While these issues are not new, we commend the Prosecutor for finally addressing them, and in particular for calling the PA to task for their “pay to slay” program.
It may be hard to believe, but the PA actually gives convicted murderers and terrorists a monthly salary, for life, and not in spite of their terrorism, but as a reward for it. If a killer died during their terrorist attack, the money goes to their family. The size of the payments correlates to the number of the victims and the severity of the harm inflicted on them; the more you kill the more you make. The government also guarantees the terrorists a salaried position in a state institution upon their release from prison, and there are bonuses available, including if the terrorist was a resident of Jerusalem.
As sickening as this sounds, the PA guarantees these salaries in advance, and they do this publicly and proudly, spending over a billion shekels annually, much of it from international funding.
In 2018 the United States passed the Taylor Force Act, a bipartisan act of Congress designed to stop American economic aid to the Palestinian Authority until the PA ceases paying stipends through the Palestinian Authority Martyr's Fund to terrorists and their families. Taylor Force was a U.S. Military Academy graduate and veteran of both Afghanistan and Iraq, who was killed in Tel Aviv in 2016 by a Palestinian in a stabbing spree that also injured 10 other people. The PA paid a bounty to the killer’s family through “pay for slay” as a reward for his disgusting deed.
The PA responded to the Taylor Force Act with defiance. PA President Mahmoud Abbas did not deny that he was in favor of paying terrorist murderers, but rather publicly vowed to continue the payments until the PA was down to its last penny.
Which makes the PA’s response to the latest twist from the ICC all the more interesting. PA Foreign Affairs Minister Riad Malki is now complaining that the Prosecutor’s report, which calls the pay for slay program a potential war crime, “was based on misleading narratives of a political nature . . . rather than an objective and accurate description of the relevant facts."
This is, of course, a bold-faced lie that the PA’s own President does not even bother telling. The Prosecutor did not have to look too hard for the evidence, because all of the relevant documentation can be easily found in a sweeping study that was done by Brig.-Gen. (res.) Yossi Kuperwasser, Director of the Project on Regional Middle East Developments at the Jerusalem Center. It is available online here.

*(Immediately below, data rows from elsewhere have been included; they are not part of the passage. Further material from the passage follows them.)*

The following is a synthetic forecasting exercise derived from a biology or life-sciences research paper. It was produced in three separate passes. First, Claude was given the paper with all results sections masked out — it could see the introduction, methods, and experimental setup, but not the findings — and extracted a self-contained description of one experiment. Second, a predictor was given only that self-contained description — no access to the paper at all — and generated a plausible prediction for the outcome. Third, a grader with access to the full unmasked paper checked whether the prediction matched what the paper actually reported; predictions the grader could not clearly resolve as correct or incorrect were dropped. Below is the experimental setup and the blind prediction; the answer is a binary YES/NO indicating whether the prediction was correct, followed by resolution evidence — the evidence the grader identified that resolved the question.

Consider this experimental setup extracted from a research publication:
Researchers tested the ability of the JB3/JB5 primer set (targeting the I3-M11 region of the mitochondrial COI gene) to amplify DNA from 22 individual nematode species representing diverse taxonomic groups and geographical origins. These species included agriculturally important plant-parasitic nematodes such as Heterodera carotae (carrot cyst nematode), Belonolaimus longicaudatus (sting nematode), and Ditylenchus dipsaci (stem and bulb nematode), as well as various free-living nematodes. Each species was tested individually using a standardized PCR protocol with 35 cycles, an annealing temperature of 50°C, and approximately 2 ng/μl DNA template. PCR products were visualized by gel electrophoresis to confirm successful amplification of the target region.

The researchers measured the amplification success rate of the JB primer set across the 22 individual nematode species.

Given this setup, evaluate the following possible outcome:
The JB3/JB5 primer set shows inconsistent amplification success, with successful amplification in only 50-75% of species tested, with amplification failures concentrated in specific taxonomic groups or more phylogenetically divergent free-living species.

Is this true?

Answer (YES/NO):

We at the ACLJ have been involved on this issue for years, and have worked hard to bring it before the relevant international bodies. In 2017, addressing a special forum at the United Nations organized by the Permanent Mission of Israel, I laid out the facts and the law, but the premise here is fairly simple. Paying terrorists to kill innocent people is abhorrent and a war crime, and any one who cannot agree to that simple statement should not be in any kind of position of power. We applaud the ICC for acknowledging this fact, and pray for the day when the PA leadership understands that incentivizing terror is not part of the recipe for peace. In the meantime, we are preparing our official responses and will keep on fighting for justice on behalf of the Jewish State.
As we aggressively fight at the UN, ICC, and in court to stop funding Israel’s enemies, we urgently need your support. Have your gift DOUBLED. Have your gift doubled through our Matching Challenge.
Breaking News: The International Criminal Court (ICC) targets Israel in a new investigation. Today on Sekulow , we discussed the ICC’s targeting of Israel. ICC prosecutor Fatou Bensouda has announced that she is beginning an investigation into Israel for potential war crimes. The ICC has flirted...
As we’ve pointed out before concerning the International Criminal Court (ICC) and its chief Prosecutor, both are highly susceptible to politics—often at the expense of “law” and the “rule of law” internationally. That happened again on Friday, February 5, 2021, when judges of Pre-Trial Chamber I of...
On Monday, the International Criminal Court (ICC) took the highly unusual step of releasing a document explaining its Feb. 5 decision about the “Situation in Palestine.” Presumably the court did this because several countries, including the United States , have objected to its overreaching and...
The U.S. Senate voted overwhelmingly recently to keep the United States Embassy in Jerusalem, with only three Senators voting against establishing funding to maintain the diplomatic mission. The amendment approved by 97 Senators effectively makes the embassy relocation permanent. As an amendment to...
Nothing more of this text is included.